In 1998, Young called in steel guitarist Ben Keith, his collaborator on "Harvest" and "Harvest Moon," as co-producer and leader of a band featuring drummer Jim Keltner and Memphis soulmen Spooner Oldham and Donald "Duck" Dunn on, respectively, keyboards and bass. One of the songs recorded solo acoustic was "Silver & Gold," which Young had been playing live since the early '80s but had never released.

This version was created for the "Silver & Gold" album, which got sidetracked in 1999 when Young, David Crosby, Stephen Stills and Graham Nash reconvened for their first quartet album since 1988 and only their second since 1971's "4 Way Street." The generous Young offered his old friends their choice of the songs he had already recorded for "S&G." They picked "Out of Control," "Slowpoke," "Queen of Them All" and the title track, "Looking Forward."

"Looking Forward" is a truly mediocre album that spends most of its time looking backward. Even the four Young compositions fail to make much of an impact. Fortunately, three of the four appear on the "Silver & Gold" DVD, where we can glimpse their true value.

The DVD contains three songs from "Looking Forward," seven of the 10 songs on the "Silver & Gold" CD and three older tunes ("Harvest Moon," "Long May You Run" and "Philadelphia" ). In every case save one (the title track is the same on the CD), the DVD versions are more primitive, more transparent, more fragile, more moving.
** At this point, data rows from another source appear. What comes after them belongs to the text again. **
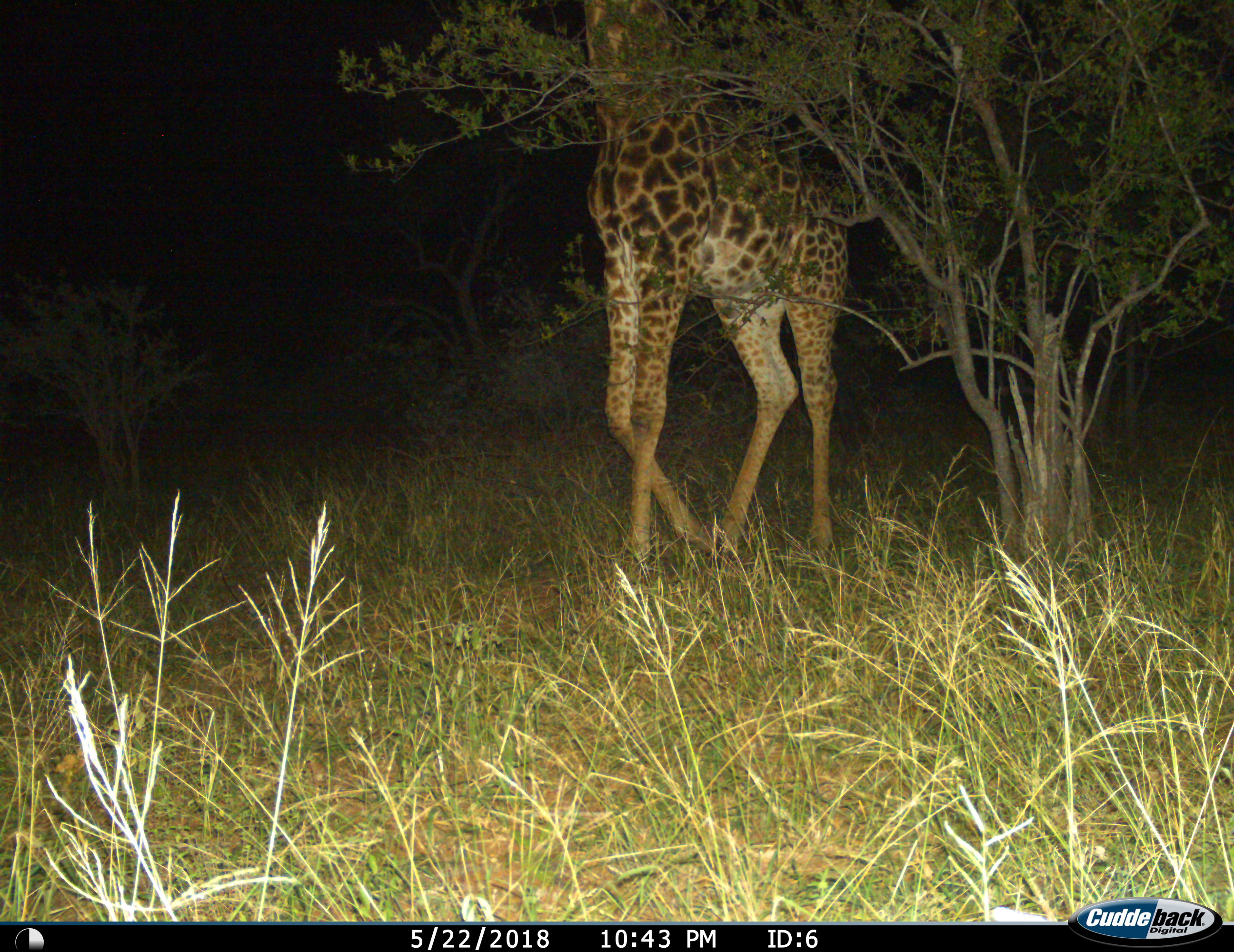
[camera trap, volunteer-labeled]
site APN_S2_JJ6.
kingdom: Animalia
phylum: Chordata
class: Mammalia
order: Artiodactyla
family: Giraffidae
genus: Giraffa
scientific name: Giraffa camelopardalis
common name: giraffe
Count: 1.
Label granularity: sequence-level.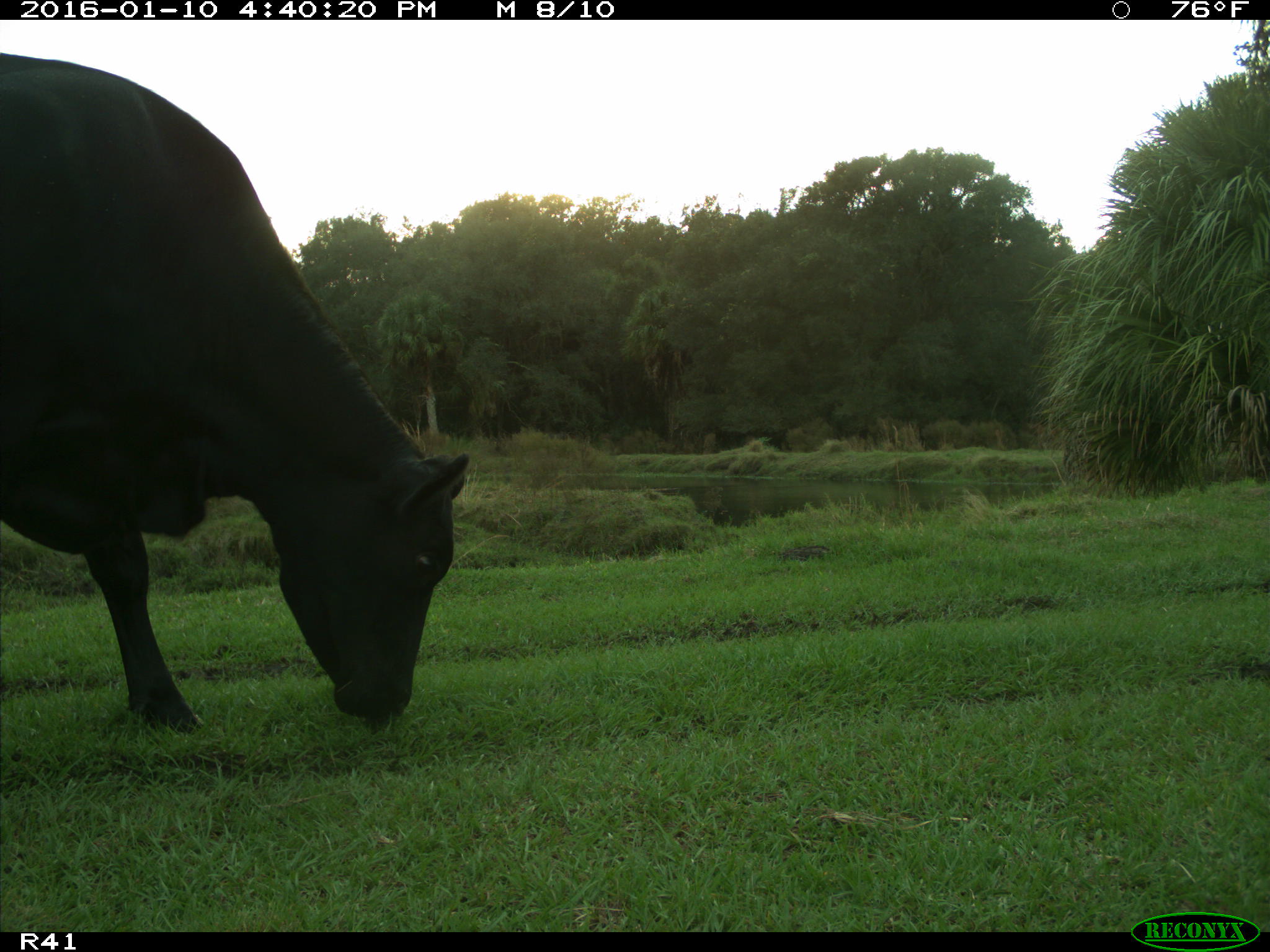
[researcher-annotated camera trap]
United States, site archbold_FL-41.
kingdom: Animalia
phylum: Chordata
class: Mammalia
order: Artiodactyla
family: Bovidae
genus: Bos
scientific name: Bos taurus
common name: domestic cow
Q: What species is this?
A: Bos taurus (domestic cow).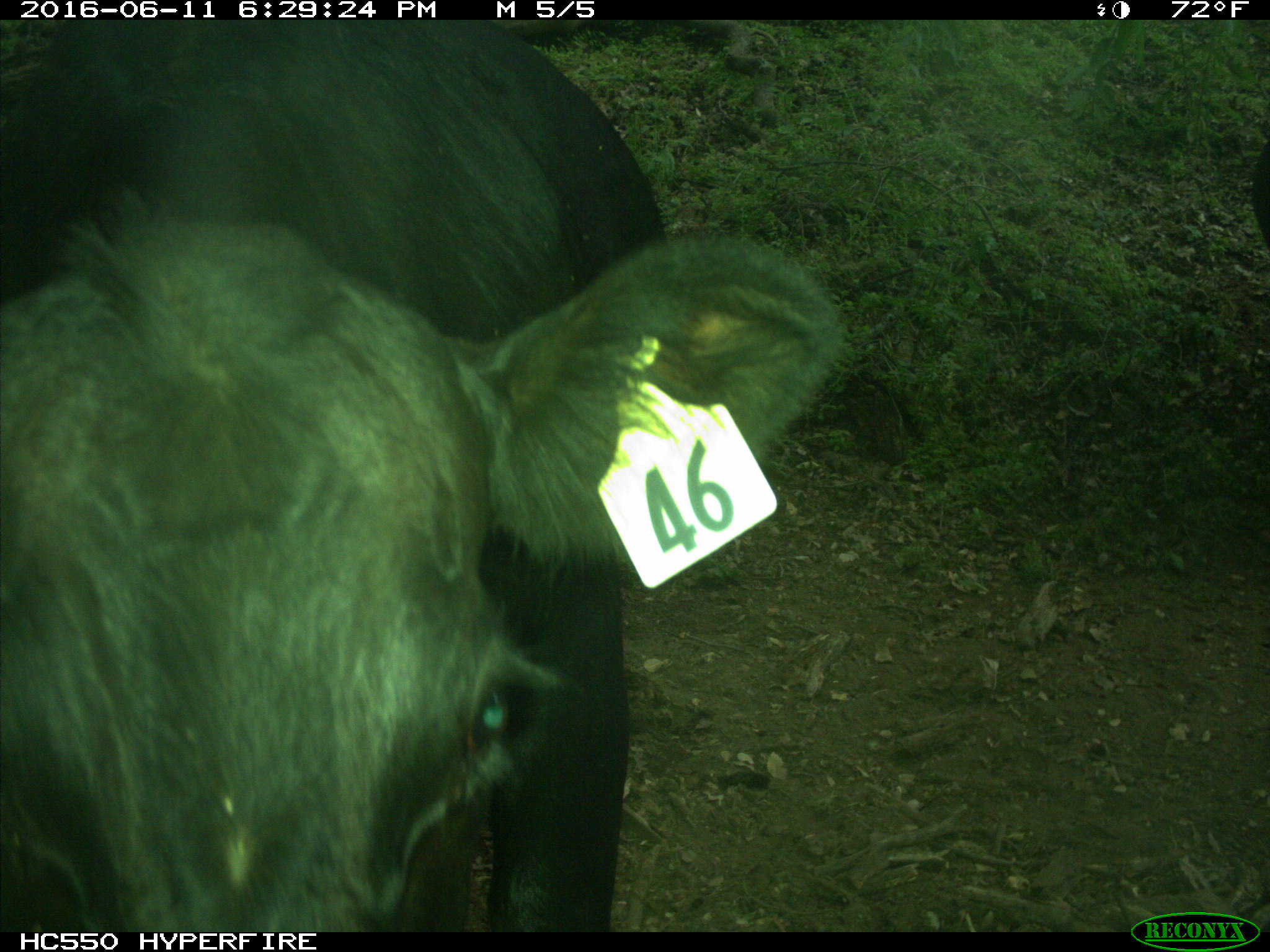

A song such as "Good to See You" seems almost like a children's song, and yet when Young sings it on the DVD, its infectious simplicity allows the singer to capture that leap of the heart one feels when returning home from a long trip.

The DVD's most powerful moment comes on "Daddy Went Walkin'." Tooting on his harmonica and strumming an acoustic guitar, Young relates ordinary events -- his father taking a walk through the weeds -- so dryly that we barely notice when he slips into a bridge about accepting our parents' inevitable deaths: "Old man crossin' the road/ you gotta let him go."

When these same songs are heard in their studio versions on the "Silver & Gold" CD, they lose their intimacy and their brinkmanship but gain something in rhythmic certainty and harmonic texture. The CD is a worthy complement to the DVD, but no one should make the mistake of assuming the two are the same.